— BEGIN —

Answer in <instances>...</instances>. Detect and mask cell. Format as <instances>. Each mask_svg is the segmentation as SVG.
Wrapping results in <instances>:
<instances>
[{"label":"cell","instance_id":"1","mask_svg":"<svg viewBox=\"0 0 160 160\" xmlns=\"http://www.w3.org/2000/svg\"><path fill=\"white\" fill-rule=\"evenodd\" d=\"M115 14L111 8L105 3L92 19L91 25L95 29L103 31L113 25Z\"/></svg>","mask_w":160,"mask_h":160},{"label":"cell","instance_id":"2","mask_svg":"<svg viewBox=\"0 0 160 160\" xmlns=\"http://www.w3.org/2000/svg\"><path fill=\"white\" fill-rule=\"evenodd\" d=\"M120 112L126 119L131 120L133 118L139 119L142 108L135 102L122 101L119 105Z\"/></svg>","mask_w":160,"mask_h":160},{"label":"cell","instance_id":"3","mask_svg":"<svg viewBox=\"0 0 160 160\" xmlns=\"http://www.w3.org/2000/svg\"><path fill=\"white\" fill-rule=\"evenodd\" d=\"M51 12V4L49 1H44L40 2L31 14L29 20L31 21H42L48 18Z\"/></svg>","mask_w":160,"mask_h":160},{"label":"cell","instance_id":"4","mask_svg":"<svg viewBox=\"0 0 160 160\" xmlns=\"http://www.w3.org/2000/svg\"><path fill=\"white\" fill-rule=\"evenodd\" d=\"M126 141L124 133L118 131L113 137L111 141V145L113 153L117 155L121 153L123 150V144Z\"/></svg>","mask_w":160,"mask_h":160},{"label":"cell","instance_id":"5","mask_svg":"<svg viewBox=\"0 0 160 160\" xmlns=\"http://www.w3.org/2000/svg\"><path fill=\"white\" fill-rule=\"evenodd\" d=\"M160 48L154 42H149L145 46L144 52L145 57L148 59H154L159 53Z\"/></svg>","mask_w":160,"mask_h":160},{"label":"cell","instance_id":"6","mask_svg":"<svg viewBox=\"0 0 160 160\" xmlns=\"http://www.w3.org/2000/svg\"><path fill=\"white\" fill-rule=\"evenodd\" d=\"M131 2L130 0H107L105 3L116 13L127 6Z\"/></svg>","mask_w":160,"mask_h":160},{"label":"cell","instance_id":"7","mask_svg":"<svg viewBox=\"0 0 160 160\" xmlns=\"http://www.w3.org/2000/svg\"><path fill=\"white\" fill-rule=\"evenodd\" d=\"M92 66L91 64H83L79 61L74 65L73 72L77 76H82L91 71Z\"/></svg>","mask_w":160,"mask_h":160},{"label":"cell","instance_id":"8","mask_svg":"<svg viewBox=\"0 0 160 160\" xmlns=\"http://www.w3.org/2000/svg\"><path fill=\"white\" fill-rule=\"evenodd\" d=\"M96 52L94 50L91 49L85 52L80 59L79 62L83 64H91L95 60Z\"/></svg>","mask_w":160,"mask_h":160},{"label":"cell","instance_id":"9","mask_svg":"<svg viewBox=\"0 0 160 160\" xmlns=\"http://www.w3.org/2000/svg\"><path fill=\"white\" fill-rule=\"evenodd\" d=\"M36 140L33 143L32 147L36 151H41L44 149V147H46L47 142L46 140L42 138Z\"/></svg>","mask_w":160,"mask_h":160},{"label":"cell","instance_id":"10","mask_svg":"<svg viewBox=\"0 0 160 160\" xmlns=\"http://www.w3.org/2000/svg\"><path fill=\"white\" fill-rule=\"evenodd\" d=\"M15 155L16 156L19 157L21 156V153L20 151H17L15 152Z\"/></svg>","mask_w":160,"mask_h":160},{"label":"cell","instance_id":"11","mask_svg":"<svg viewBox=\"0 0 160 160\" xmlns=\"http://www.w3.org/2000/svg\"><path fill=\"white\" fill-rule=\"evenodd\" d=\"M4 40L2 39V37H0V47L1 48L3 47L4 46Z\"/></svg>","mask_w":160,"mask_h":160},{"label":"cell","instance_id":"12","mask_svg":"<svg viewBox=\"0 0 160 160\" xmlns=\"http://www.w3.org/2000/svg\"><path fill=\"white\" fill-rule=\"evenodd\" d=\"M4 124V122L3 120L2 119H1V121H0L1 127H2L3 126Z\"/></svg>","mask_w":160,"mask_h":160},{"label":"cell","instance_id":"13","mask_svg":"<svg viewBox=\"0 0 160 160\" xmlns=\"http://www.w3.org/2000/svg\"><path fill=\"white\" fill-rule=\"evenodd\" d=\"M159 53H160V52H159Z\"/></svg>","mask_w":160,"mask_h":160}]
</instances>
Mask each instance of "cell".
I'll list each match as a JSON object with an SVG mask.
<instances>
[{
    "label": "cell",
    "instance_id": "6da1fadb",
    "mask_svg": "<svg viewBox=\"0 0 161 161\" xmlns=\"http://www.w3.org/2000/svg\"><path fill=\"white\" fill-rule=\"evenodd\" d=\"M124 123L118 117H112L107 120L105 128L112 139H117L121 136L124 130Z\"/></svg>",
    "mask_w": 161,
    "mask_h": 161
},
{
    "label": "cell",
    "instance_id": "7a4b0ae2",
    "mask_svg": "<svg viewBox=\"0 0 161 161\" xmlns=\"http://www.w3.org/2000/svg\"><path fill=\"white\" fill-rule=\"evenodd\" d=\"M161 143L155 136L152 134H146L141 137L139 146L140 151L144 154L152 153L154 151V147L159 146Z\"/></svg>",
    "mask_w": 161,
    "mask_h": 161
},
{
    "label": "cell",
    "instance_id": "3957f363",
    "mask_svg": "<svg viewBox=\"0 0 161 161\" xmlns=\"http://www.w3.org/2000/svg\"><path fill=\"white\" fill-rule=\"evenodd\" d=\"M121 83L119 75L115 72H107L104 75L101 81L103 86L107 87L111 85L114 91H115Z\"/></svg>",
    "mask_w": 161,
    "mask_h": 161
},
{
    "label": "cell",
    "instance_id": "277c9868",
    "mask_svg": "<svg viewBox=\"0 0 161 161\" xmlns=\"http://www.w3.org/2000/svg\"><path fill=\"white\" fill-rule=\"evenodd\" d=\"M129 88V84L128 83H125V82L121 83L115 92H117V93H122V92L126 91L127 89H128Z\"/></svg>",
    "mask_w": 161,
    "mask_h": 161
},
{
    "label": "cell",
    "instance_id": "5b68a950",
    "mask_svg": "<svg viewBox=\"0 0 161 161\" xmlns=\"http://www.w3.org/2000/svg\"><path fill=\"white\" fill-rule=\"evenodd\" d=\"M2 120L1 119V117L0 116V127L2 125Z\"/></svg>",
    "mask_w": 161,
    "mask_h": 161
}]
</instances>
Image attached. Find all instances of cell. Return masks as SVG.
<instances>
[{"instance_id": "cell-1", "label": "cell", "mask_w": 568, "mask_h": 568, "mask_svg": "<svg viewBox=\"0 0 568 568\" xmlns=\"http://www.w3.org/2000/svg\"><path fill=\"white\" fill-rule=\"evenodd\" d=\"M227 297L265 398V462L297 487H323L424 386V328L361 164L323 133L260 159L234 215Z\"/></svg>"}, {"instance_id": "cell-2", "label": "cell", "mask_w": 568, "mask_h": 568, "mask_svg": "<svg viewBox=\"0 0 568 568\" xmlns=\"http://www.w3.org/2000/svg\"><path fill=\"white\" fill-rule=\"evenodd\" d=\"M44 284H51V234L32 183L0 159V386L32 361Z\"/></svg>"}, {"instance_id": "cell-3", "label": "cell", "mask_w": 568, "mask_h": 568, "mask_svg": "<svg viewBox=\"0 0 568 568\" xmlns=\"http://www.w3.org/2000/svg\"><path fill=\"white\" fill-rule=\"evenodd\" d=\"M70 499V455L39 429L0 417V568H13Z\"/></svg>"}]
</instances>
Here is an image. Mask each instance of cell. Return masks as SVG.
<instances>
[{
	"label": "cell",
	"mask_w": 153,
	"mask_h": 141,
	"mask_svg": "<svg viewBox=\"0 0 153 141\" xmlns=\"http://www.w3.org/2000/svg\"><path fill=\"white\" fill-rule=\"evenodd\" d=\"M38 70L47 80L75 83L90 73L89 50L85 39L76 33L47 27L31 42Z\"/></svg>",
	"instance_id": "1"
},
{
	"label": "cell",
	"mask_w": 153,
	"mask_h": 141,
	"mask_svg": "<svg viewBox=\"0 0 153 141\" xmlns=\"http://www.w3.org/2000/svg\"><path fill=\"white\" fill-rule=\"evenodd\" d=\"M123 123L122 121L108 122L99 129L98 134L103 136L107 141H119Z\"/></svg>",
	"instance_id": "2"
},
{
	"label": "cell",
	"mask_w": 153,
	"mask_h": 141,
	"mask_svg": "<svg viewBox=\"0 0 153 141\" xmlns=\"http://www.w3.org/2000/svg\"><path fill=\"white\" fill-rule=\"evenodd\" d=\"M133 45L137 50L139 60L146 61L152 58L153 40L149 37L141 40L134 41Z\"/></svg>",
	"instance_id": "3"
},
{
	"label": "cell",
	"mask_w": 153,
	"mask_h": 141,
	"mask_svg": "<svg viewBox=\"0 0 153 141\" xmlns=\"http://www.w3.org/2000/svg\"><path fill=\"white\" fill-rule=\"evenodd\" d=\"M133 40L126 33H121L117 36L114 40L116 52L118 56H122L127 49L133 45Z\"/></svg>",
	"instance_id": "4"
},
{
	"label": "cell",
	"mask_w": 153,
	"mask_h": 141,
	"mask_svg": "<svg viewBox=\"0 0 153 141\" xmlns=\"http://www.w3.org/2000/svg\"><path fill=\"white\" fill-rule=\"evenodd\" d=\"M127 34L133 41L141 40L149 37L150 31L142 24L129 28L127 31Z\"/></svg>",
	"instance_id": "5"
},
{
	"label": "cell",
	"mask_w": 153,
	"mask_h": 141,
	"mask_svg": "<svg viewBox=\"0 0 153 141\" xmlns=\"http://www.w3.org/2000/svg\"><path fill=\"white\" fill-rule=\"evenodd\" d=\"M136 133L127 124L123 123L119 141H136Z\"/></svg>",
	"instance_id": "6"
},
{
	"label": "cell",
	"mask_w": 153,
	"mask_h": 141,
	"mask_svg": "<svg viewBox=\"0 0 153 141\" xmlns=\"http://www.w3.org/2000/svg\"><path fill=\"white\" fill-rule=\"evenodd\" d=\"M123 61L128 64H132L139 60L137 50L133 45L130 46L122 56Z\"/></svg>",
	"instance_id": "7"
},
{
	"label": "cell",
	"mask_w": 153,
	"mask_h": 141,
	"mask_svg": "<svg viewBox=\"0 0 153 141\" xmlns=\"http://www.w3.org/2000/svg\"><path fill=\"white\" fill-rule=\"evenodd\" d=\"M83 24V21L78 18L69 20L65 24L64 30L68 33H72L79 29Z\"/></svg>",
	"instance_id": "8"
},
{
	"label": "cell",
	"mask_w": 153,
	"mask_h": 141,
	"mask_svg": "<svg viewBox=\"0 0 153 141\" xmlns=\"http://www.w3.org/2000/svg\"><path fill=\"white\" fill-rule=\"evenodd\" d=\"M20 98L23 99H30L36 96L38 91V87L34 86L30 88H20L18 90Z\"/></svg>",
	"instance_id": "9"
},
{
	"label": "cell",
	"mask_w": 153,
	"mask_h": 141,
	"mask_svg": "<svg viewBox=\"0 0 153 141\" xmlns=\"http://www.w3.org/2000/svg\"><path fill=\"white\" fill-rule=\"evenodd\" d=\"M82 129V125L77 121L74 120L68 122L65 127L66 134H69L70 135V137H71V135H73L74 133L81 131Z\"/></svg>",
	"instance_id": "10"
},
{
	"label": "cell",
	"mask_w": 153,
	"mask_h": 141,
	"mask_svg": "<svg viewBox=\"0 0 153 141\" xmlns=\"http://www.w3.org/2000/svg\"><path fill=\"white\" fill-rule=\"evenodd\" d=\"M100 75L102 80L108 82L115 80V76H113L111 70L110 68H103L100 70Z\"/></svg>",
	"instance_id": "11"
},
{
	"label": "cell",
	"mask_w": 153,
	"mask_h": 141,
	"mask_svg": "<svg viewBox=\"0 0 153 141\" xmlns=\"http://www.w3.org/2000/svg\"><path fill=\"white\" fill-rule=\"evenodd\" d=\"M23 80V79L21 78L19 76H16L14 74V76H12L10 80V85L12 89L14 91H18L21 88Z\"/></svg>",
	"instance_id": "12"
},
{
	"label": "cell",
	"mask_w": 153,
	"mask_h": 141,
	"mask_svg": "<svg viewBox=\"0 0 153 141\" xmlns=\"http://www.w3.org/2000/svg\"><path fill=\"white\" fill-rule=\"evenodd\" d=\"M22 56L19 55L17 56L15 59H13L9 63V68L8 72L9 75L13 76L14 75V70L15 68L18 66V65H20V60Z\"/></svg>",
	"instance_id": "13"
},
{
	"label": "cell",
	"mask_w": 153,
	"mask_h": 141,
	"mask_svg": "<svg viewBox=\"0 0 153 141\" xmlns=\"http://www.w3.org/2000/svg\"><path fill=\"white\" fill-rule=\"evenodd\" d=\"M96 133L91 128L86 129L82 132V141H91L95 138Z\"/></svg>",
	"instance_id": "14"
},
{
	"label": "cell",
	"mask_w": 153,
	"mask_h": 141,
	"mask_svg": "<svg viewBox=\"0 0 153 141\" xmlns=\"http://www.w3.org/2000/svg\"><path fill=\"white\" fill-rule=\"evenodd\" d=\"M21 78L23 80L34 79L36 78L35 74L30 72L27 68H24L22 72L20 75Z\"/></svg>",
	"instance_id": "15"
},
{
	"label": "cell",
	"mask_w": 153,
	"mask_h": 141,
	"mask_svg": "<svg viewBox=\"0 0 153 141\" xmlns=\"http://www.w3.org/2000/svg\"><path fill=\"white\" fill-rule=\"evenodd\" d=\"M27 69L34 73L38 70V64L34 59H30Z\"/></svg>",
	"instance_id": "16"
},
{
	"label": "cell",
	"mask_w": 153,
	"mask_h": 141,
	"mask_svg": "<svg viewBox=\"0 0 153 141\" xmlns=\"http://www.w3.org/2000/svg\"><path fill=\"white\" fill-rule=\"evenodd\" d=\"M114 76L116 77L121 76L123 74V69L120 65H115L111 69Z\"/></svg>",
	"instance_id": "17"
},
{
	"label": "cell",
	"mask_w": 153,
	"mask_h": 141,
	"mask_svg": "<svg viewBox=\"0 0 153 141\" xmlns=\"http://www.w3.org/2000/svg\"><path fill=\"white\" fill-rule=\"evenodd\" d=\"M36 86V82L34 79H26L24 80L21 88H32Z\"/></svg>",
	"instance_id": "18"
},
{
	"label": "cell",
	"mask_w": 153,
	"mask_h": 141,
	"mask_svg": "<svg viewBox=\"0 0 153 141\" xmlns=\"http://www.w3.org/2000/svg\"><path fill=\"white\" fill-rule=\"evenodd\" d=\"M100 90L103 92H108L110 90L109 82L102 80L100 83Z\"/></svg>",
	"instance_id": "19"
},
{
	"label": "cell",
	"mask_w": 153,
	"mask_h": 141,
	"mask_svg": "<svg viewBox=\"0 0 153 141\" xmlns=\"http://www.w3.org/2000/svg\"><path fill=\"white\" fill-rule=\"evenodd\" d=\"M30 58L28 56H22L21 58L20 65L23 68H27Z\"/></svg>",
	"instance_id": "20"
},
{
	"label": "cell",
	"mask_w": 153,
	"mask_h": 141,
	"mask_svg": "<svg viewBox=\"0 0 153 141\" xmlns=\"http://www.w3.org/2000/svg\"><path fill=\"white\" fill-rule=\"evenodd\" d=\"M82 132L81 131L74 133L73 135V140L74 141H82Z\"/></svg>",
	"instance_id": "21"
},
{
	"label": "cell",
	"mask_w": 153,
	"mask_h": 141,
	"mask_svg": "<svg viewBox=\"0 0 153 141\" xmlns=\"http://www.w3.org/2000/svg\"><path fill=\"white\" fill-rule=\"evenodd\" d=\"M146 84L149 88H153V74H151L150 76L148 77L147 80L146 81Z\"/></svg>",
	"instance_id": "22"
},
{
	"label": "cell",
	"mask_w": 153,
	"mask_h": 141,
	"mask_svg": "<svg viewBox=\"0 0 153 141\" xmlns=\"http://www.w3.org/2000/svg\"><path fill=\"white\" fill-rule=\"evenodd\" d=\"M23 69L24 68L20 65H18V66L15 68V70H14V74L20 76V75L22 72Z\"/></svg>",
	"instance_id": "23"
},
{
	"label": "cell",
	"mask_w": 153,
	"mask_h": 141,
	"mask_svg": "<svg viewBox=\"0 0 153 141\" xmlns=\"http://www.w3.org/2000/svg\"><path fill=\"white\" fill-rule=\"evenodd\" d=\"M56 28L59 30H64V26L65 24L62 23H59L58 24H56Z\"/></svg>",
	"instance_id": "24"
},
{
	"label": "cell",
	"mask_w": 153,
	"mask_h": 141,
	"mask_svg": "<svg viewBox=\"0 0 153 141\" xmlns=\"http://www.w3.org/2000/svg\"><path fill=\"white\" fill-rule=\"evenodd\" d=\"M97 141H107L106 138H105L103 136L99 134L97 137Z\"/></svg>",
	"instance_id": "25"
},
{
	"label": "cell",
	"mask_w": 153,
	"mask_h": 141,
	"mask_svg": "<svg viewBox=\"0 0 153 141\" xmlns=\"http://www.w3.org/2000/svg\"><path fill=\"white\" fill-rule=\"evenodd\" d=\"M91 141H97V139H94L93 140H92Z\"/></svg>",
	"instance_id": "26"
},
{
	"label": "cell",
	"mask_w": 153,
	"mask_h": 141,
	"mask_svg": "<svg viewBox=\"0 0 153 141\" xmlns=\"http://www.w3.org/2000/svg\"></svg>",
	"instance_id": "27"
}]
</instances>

— END —

◆ Problem details
Gather every line of the items above that contains the word "masks", and copy each of those lines in full.

◆ Task result
Image attached. Find all instances of cell. Return masks as SVG.
Here is an image. Mask each instance of cell. Return masks as SVG.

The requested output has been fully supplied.